Ryobu Mori, Tomohiro Handa, Kohei Ikezoe, Kiminobu Tanizawa, Naoya Tanabe, Tsuyoshi Oguma, Susumu Sato, and Toyohiro Hirai received a research grant from FUJIFILM Corporation; Tomohiro Handa is part of an endowed department sponsored by Teijin Pharma Ltd; Ryuji Uozumi received consulting fees from Daiichi Sankyo, Eisai, Sawai Pharmaceutical, SBI Pharmaceuticals, STATCOM, and EPS Corporation and lecture fees from SAS Institute Japan, outside the submitted work; Naoya Tanabe received research grants from DAIICHI SANKYO COMPANY, Limited; Tsuyoshi Oguma received lecture fees from KYORIN Pharmaceutical, Sanofi, AstraZeneca, GSK, Novartis Pharma, and Boehringer Ingelheim; Susumu Sato received grants from Nippon Boehringer Ingelheim outside the submitted work and is part of an endowed department sponsored by Philips Japan, Fukuda Denshi, Fukuda Lifetec Keiji, and ResMed Japan.

The authors did not receive support from any organization for the submitted work.

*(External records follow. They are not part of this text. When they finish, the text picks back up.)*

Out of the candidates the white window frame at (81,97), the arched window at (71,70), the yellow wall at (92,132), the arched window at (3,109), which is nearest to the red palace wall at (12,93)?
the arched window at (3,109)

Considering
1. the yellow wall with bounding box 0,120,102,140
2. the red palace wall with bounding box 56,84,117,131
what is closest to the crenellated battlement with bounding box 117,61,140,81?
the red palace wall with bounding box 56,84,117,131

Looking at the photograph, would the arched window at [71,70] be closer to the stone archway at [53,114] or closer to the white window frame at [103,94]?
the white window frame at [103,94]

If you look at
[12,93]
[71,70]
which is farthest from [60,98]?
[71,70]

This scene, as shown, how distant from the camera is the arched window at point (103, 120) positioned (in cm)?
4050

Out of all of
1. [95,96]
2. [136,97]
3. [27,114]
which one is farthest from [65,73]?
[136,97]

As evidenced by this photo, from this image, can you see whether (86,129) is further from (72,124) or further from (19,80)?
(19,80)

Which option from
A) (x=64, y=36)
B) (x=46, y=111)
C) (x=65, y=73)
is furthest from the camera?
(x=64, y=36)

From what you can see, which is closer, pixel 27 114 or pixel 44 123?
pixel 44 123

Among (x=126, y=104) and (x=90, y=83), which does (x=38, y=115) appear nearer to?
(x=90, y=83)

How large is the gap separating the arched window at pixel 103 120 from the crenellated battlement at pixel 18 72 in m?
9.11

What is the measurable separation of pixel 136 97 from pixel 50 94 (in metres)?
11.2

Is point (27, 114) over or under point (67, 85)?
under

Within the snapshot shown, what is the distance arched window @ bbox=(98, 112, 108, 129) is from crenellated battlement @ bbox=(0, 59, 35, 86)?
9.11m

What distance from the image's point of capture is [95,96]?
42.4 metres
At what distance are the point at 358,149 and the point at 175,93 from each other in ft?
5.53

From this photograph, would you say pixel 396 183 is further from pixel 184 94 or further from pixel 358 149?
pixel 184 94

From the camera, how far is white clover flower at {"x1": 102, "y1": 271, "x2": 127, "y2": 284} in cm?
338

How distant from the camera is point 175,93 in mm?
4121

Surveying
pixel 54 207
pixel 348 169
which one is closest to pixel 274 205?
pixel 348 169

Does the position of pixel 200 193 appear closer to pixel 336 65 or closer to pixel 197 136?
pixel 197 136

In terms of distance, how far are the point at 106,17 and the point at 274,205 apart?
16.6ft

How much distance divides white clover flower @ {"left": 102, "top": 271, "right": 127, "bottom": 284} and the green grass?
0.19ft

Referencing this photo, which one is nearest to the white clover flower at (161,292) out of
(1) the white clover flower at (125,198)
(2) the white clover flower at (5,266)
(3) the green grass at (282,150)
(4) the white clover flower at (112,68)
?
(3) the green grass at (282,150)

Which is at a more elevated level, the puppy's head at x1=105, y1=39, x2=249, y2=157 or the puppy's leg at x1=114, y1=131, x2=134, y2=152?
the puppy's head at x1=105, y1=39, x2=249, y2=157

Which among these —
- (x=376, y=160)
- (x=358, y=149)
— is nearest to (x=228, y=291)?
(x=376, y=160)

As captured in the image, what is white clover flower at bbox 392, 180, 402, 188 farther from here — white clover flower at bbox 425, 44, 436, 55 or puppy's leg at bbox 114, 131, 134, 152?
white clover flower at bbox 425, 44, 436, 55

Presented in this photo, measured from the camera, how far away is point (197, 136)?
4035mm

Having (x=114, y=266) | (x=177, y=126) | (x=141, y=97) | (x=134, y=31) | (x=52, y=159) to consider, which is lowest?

T.H. had full responsibility for the integrity of the data and accuracy of data analysis. R.M., T.H., K.I., and K.T. contributed to the study conception. R.M., T.H., K.I., and K.T. collected and analyzed the data. R.U. contributed to the statistical analyses. N.T., T.O., and R.S. contributed to the radiological analyses. A.O., M.H., D.N., Y.Y., S.T., Y.Y., and H.D. are involved in the preoperative, perioperative, and postoperative care of lung transplant patients. Y.O. and S.S. were involved in the rehabilitation of lung transplant recipients. M.F. contributed to the Kitano Hospital Registry. R.M., T.H., K.I., and K.T. contributed to the literature search and wrote and edited the manuscript. A.O., H.D., and T. H. contributed to critical revision of the article for important intellectual content. All authors contributed to the final approval of the article.

The data generated and/or analyzed during the current study are not publicly available due to privacy reason but are available from the corresponding author upon reasonable request.